Intelligent diagnosis of natural gas pipeline defects using improved flower pollination algorithm and artificial neural network

Abstract

With the increasing service life of pipelines, natural gas pipelines can gradually age and produce various corrosion defects. Hence, in order to ensure the efficiency and safety of pipeline transportation in the peak period of natural gas consumption, the intelligent diagnosis technology of the pipelines is of vital importance. In this paper, iterative chaotic map with infinite collapses (ICMIC) and comprehensive opposition (CO) learning strategy are used to optimize flower pollination algorithm (FPA) to enhance search abilities of original FPA algorithm. Among them, the ICMIC enhances the diversity of population, and the local CO learning strategy enhances its exploitation ability.

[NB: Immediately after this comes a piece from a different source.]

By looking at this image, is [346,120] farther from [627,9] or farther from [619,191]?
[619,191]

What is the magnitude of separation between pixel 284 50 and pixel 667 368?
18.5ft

Fifteen classical benchmark functions are used to test the optimization performance of the improved flower pollination algorithm (IFPA). Considering the category, complexity and application of test functions, a more reasonable evaluation formula is proposed. The test shows that the performance of IFPA algorithm is obviously better than other classical intelligent algorithms. Based on the excellent performance of IFPA, the IFPA algorithm is used to optimize the initial weights and thresholds of back propagation (BP) neural network. Therefore, a comprehensive IFPA-BP network model is constructed for the intelligent diagnosis of natural gas pipeline defects. The results show that the proposed model can effectively overcome the problem that BP neural network is prone to fall into local optimal value, and it can accurately identify the pipelines defects. This will facilitate intelligent diagnosis of natural gas pipelines defects.